Abstract: The mechanisms by which riboflavin, which is not synthesized in mammals, enters and leaves brain, CSF, and choroid plexus were investigated by injecting [¹⁴C]riboflavin intravenously or intraventricularly. Tracer amounts of [¹⁴C]riboflavin with or without FMN were infused intravenously at a constant rate into normal, starved, or probenecid-pretreated rabbits. At 3 h, [¹⁴C]riboflavin readily entered choroid plexus and brain, and, to a much lesser extent, CSF. Over 85% of the [¹⁴C]riboflavin in brain and choroid plexus was present as [¹⁴C]FMN and [¹⁴C]FAD. The addition of 0.2 mmol/kg FMN to the infusate markedly depressed the relative entry of [¹⁴C]riboflavin into brain, choroid plexus, and, less so, CSF, whereas starvation increased the relative entry of [¹⁴C]riboflavin into brain and choroid plexus. After intraventricular injection (2 h), most of the [¹⁴C]riboflavin was extremely rapidly cleared from CSF into blood.

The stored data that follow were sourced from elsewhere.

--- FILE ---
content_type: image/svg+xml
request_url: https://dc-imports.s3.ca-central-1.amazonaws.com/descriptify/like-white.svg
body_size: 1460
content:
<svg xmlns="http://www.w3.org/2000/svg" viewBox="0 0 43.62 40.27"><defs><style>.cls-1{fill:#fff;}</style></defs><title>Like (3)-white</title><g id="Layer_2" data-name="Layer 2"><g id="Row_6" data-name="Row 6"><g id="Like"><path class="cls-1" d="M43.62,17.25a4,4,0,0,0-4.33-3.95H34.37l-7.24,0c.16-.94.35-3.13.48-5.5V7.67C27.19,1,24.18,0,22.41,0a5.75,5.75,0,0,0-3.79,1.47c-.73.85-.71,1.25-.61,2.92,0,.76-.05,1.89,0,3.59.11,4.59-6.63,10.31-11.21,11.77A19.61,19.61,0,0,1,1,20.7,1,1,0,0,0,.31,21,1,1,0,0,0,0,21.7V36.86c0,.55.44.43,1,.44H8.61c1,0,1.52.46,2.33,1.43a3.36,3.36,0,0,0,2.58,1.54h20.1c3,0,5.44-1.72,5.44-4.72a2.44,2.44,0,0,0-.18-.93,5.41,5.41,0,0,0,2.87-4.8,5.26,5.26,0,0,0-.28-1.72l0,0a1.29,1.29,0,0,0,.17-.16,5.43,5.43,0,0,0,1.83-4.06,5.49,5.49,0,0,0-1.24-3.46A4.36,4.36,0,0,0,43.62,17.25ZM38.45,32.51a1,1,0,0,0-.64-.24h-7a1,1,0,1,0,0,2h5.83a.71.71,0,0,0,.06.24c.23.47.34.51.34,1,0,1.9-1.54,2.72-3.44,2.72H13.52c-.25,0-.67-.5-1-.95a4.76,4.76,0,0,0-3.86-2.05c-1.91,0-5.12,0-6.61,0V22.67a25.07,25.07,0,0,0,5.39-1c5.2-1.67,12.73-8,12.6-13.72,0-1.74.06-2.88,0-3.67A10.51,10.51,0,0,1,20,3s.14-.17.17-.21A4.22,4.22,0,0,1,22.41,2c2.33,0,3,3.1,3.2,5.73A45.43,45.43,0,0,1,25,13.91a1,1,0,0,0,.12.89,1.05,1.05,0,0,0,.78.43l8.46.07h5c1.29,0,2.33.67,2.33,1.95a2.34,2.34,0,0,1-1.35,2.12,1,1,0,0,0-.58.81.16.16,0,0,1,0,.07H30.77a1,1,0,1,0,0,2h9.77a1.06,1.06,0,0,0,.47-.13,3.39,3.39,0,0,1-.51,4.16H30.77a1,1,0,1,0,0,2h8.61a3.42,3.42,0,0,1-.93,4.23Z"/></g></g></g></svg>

Some of the [¹⁴C]riboflavin entered brain, where over 85% of the ¹⁴C was present as [¹⁴C]FMN plus [¹⁴C]FAD. The addition of 1.2³μmol FAD (which was rapidly hydrolyzed to riboflavin) to the injectate decreased the clearance of [¹⁴C]riboflavin from CSF and the phosphorylation of [¹⁴C]riboflavin in brain. Probenecid in the injectate also decreased the clearance of [¹⁴C]riboflavin from CSF. These results show that the control of entry and exit of riboflavin is the mechanism, at least in part, by which total riboflavin levels in brain cells and CSF are regulated. Penetration of riboflavin through the blood-brain barrier, saturable efflux of riboflavin from CSF, and saturable entry of riboflavin into brain cells are three distinct parts of the homeostatic system for total riboflavin in the central nervous system.